If both the cameras and the scene are correspondingly scaled, the change will not be discernible in the captured images. That's why the scale factor is unknown in SfM. To obtain it, some physical measurement of the scene or the camera motion is typically needed.
If you're not convinced, simply do the math:
Let (P1 p1)
and (P2 p2)
be the 3x4 projection matrices of two cameras 1 and 2 (P1
is a 3x3 matrix and p1
a column vector), M
a point in the scene, and m1
and m2
the respective projections of M
in cameras 1 and 2. We have (~=
means "is proportional to", because of the perspective division):
m1 ~= P1 M + p1
m2 ~= P2 M + p2
Introducing the camera centers C1 = -P1^-1 p1
, C2 = -P2^-1 p2
and the translation T = C2 - C1
between the cameras, this can be written:
m1 ~= P1 (M - C1)
m2 ~= P2 (M - C2) = P2 (M - (C1 + T))
Now scale the whole scene by a factor of s
and translate its origin it by o
: M' = s M + o
. Introduce two cameras 1' and 2', that are versions of 1 and 2 with the inverse scaling factor, i.e.

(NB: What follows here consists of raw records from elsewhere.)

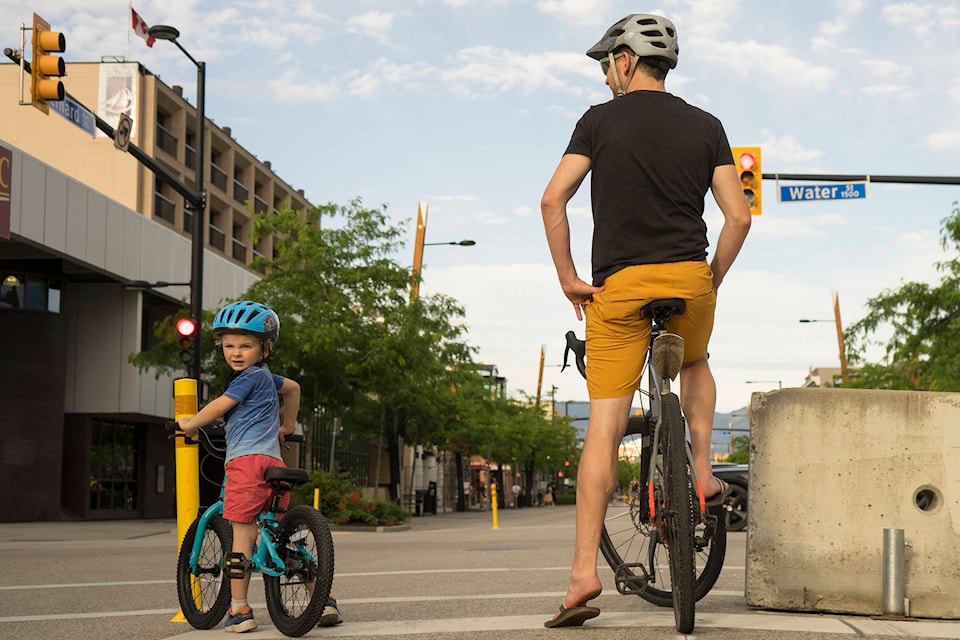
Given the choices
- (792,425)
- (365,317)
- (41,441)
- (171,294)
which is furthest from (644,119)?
(171,294)

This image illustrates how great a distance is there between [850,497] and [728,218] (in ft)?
4.59

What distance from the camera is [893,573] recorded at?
5090 millimetres

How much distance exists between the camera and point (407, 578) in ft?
28.3

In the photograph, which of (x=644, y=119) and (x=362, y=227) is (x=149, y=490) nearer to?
(x=362, y=227)

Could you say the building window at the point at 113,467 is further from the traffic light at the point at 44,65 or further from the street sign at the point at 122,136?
the traffic light at the point at 44,65

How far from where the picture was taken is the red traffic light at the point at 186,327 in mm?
19391

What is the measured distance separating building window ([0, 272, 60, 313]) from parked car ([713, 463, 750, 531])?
67.8 feet

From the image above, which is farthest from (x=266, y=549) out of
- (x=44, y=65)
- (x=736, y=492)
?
(x=736, y=492)

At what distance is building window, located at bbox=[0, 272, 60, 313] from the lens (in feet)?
101

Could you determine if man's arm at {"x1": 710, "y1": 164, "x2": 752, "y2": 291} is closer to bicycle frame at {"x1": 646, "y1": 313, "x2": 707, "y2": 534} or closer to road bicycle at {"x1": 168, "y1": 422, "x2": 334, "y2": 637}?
bicycle frame at {"x1": 646, "y1": 313, "x2": 707, "y2": 534}

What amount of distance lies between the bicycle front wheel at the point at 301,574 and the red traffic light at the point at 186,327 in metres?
14.7

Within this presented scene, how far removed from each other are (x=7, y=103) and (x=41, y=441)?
1475cm

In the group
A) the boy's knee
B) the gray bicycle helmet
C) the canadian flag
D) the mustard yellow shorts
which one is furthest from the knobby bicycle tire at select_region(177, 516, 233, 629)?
the canadian flag

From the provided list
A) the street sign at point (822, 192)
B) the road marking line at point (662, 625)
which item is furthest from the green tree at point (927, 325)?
the road marking line at point (662, 625)
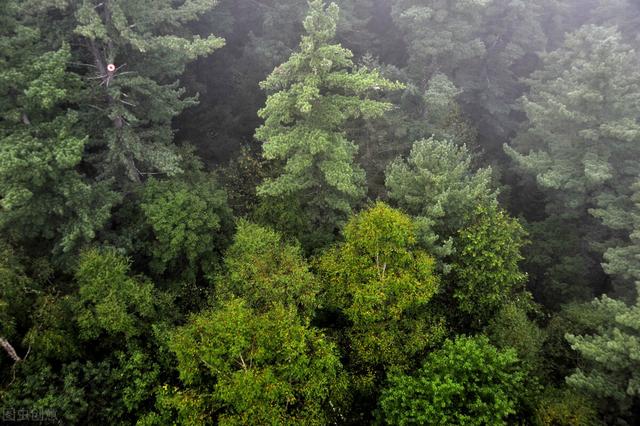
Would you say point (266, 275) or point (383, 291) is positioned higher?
point (383, 291)

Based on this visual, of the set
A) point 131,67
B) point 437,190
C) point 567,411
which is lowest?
point 567,411

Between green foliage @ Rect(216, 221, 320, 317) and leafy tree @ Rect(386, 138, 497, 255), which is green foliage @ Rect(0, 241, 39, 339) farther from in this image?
leafy tree @ Rect(386, 138, 497, 255)

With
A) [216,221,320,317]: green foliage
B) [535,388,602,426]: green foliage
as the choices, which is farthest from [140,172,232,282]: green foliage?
[535,388,602,426]: green foliage

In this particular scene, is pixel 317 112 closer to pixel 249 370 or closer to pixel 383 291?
pixel 383 291

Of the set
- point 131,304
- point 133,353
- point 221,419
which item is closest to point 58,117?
point 131,304

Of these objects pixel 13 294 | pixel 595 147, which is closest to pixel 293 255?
pixel 13 294
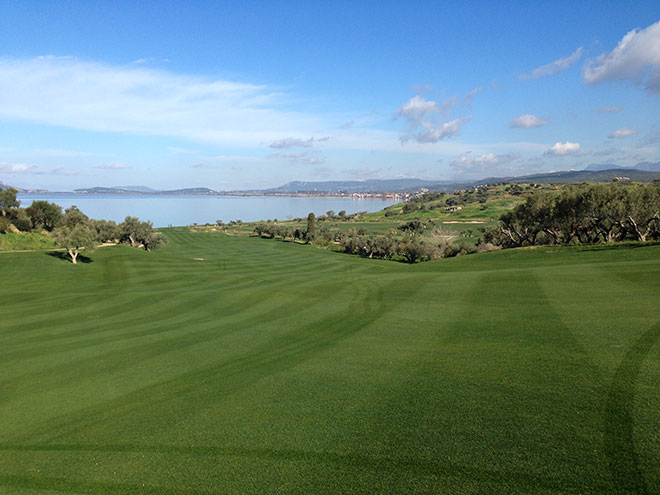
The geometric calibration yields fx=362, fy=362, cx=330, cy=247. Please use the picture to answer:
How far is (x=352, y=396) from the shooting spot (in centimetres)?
955

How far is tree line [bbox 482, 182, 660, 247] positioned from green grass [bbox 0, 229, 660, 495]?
29.2 meters

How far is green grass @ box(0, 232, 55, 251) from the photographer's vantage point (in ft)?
190

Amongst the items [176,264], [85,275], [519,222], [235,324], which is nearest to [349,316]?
[235,324]

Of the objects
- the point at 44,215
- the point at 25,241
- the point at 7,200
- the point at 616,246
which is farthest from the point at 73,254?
the point at 616,246

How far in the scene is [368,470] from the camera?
257 inches

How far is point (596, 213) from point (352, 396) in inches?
1954

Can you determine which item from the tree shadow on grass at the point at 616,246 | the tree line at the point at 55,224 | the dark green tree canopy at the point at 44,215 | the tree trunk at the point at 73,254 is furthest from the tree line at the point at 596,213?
the dark green tree canopy at the point at 44,215

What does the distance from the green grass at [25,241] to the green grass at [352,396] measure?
48.3 m

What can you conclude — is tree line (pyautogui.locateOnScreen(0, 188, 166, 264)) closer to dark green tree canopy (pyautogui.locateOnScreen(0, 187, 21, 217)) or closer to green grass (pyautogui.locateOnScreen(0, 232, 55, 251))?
dark green tree canopy (pyautogui.locateOnScreen(0, 187, 21, 217))

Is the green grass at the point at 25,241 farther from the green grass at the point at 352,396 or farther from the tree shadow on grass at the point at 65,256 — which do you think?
the green grass at the point at 352,396

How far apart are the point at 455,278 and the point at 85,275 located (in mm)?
38523

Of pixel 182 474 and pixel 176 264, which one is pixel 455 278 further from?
pixel 176 264

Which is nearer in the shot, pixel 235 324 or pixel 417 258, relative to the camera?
pixel 235 324

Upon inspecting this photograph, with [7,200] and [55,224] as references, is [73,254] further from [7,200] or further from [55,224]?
[55,224]
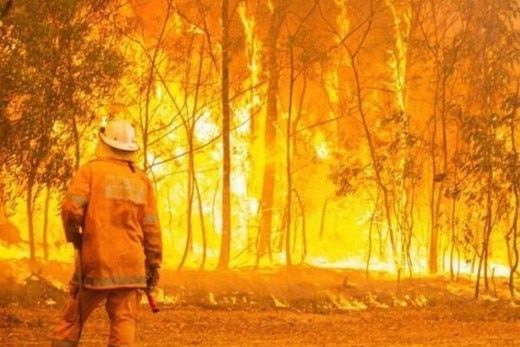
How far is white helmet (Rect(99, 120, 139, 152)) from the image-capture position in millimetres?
5957

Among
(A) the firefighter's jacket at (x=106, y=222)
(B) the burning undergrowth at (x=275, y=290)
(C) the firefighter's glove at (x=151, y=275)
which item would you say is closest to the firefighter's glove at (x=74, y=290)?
(A) the firefighter's jacket at (x=106, y=222)

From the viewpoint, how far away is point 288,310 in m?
12.7

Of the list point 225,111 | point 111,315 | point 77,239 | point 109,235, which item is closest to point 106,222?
point 109,235

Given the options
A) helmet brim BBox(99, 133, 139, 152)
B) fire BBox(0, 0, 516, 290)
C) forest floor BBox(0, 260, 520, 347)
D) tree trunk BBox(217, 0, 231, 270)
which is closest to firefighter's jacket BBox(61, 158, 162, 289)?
helmet brim BBox(99, 133, 139, 152)

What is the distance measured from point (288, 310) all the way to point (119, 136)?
734 cm

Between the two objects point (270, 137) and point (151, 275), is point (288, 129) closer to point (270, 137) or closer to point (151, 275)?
point (270, 137)

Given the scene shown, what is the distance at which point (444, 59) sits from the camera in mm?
17094

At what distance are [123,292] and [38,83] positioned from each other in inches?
240

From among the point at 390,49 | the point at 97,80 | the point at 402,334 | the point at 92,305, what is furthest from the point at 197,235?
the point at 92,305

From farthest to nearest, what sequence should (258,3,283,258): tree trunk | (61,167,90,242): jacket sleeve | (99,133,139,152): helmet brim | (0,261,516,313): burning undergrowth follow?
(258,3,283,258): tree trunk, (0,261,516,313): burning undergrowth, (99,133,139,152): helmet brim, (61,167,90,242): jacket sleeve

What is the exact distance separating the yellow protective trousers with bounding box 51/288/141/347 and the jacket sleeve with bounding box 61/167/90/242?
1.61 ft

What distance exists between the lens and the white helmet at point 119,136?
19.5 feet

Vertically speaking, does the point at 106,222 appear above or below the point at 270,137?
below

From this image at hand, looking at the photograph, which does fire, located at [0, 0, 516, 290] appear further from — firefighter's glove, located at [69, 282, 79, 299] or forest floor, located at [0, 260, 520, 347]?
firefighter's glove, located at [69, 282, 79, 299]
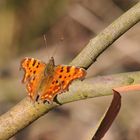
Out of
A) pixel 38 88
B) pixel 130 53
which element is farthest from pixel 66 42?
pixel 38 88

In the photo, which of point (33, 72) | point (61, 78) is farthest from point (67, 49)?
point (61, 78)

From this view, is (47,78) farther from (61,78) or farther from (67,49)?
(67,49)

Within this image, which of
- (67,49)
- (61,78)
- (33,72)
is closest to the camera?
(61,78)

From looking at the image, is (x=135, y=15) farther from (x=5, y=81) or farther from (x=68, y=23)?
(x=68, y=23)

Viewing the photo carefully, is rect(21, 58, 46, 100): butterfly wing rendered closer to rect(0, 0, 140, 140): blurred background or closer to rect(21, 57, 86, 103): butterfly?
rect(21, 57, 86, 103): butterfly

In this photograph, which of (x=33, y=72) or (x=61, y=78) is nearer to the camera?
(x=61, y=78)

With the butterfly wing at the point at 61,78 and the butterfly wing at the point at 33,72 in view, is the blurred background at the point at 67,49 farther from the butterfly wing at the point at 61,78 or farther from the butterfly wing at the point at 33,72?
the butterfly wing at the point at 61,78
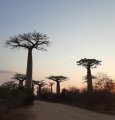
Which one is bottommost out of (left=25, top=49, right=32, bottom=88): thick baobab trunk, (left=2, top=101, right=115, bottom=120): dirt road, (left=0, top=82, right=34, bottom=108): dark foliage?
(left=2, top=101, right=115, bottom=120): dirt road

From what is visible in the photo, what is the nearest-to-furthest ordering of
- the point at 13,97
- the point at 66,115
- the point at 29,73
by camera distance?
the point at 66,115
the point at 13,97
the point at 29,73

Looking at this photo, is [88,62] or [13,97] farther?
[88,62]

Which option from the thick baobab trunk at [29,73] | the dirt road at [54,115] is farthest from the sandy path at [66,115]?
the thick baobab trunk at [29,73]

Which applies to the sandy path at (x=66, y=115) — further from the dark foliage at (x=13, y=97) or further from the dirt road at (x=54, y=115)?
the dark foliage at (x=13, y=97)

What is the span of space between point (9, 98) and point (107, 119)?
21.7 ft

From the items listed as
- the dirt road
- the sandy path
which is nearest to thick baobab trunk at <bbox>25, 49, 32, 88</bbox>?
the sandy path

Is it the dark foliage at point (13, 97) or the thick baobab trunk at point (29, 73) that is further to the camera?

P1' = 1/s P1
and P2' = 1/s P2
. Scale and offset their centers C1' = s C1 + o
and C2' = s (C1 + T) + o
. The relative translation between the two cameras is now: C2' - C1' = s T
. The projections of M'
in 1' and 2' are:
m1' ~= P1' (M' - C1') = 1/s P1 (s M + o - s C1 - o) = P1 (M - C1)
~= m1
m2' ~= P2' (M' - C2') = 1/s P2 (s M + o - s (C1 + T) - o) = P2 (M - C2)
~= m2
So in the end, you get the same projections (your input in an SfM problem) with a scene that has a different scale and origin and correspondingly scaled and translated cameras. This can be generalized to more than two cameras.